**EXTRACT PROVIDED**
━━━━

Riley is both right and wrong, but the concerning part for Trojans fans is that it's not clear he can see or accept where he's wrong.

Yes, in the most literal way, five or six plays with a different outcome would significantly change USC's season.

Yes, if the Trojans don't give up the 63-yard run to Michigan's Kalel Mullings on the decisive drive (or the fourth-and-goal touchdown from the 1), they win that game in Ann Arbor. Yes, if they get the goal line stop at Minnesota that was initially ruled before being overturned on review, they win that game. Yes, if they don't give up one of the fourth-and-long conversions to Penn State on its game-tying drive late in the fourth quarter, or maybe if Miller Moss hadn't overthrown an open Duce Robinson at the end or regulation that would have set up a game-winning field goal try, or perhaps if the Trojans avoid the missed field goal in overtime they could have scored a big win there. Yes, if they don't have the field goal blocked in the final minutes at Maryland, they avoid that ignominy of a 14-point fourth quarter collapse against the lowly Terrapins who haven't won another Big Ten game this year. Or Moss doesn't throw one of his costly interceptions at Washington, or there isn't an assignment bust on fourth-and-goal from the 1 on USC's penultimate drive where Woody Marks got swallowed up immediately for a 3-yard loss instead of punching in a late go-ahead touchdown. Etc. Sure.

━━━━

**AVAILABLE DATA**

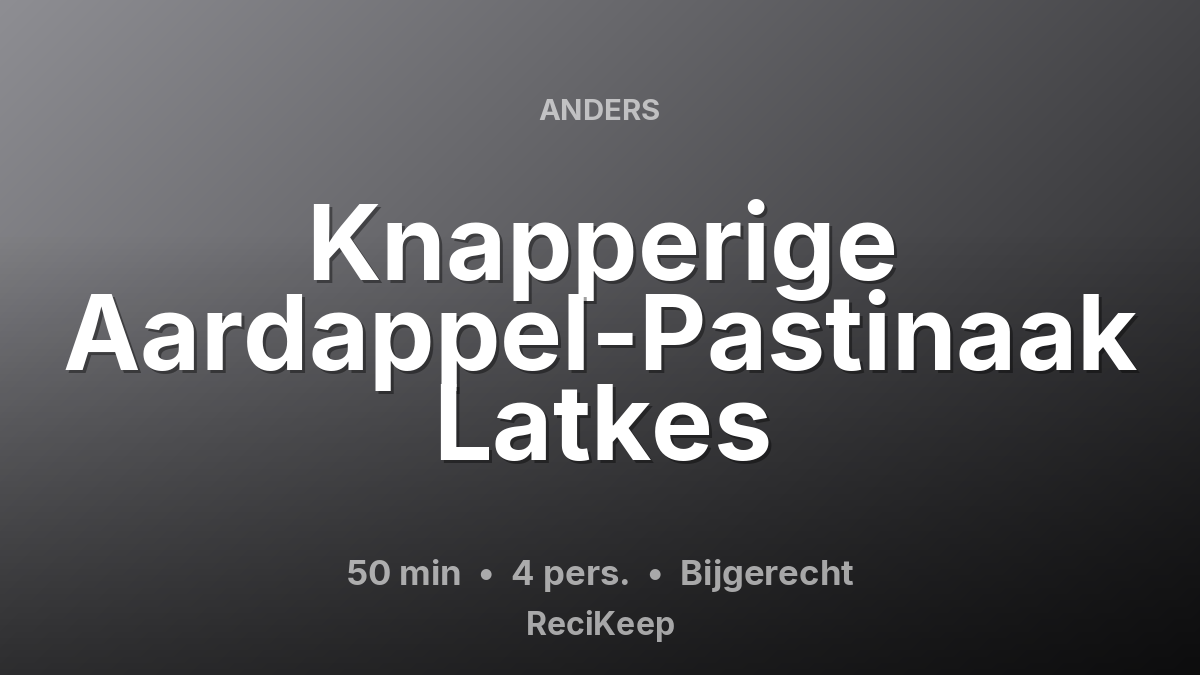 Receptkaart Knapperige Aardappel-Pastinaak Latkes – Bijgerecht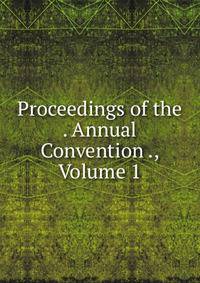 Proceedings of the . Annual Convention ., Volume 1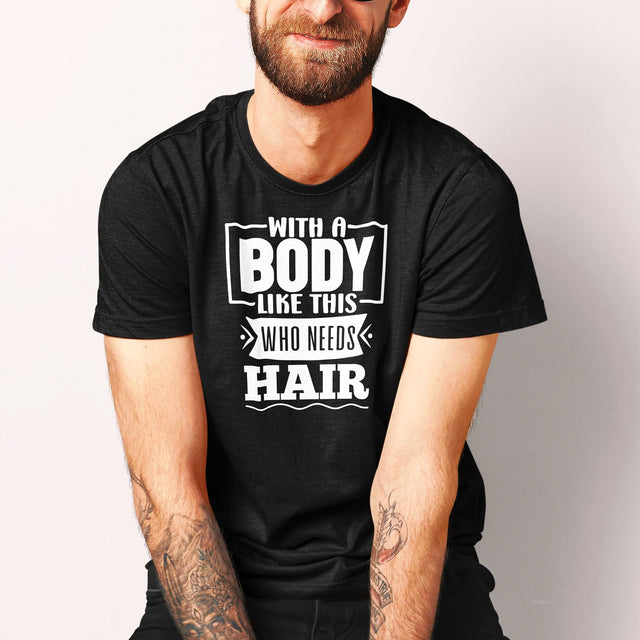 with-a-body-like-this-who-needs-hair-funny-tee-life-t-shirt-funny-tee-humor-t-shirt-body-tee#color_black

━━━━

**EXERCISES TO COMPLETE**
1 – Print the passage on USC's football season from "Riley is both" to "change USC's season.".
2 – Carry on the passage about USC's close losses this season, starting after its last sentence.
The data has no connection to the text about USC's football season.

**EXPECTED RESPONSES**
1 –
Riley is both right and wrong, but the concerning part for Trojans fans is that it's not clear he can see or accept where he's wrong.

Yes, in the most literal way, five or six plays with a different outcome would significantly change USC's season.

2 –
"We've kind of had the anomaly of a year. Normally, these things end up over time going about 50-50 on these games that come down to one play, and we've happened to have the year that not too many of them have went our way," Riley said. "So I think the biggest thing you look at is we've been a good enough team. I know I've said it, but it's still the truth, it's just as true as it was last week against Rutgers and the wins and the losses and everything -- we've been a good enough team to win every game. ...

"Obviously, you want to continue to get better in the end and finish these off, which we certainly need to do a better job -- we own that -- but the biggest key for us growing both this year and in the future is when you get the ability, or the opportunity I should say, to separate in these games that's what you gotta do. And then it doesn't come down to a coin flip or hoping you make a play or they don't, or this call goes your way or that one doesn't. That's just kind of been the story of this stretch for us."

That's only part of the story.

Then there's the part that Riley seems blinded to -- that he has as much ability to affect that change as anyone on the field.

A clear reality has emerged over the last month-plus of this season. USC's offensive identity should be to lean heavily on the ground game and let the passing attack play off and benefit from that -- not the other way around.

This is clear to the majority of fans watching the games who vent on social media or message boards and implore Riley to commit to the run. This is clear to media who continue to ask him about it weekly, including three times after the loss Saturday night.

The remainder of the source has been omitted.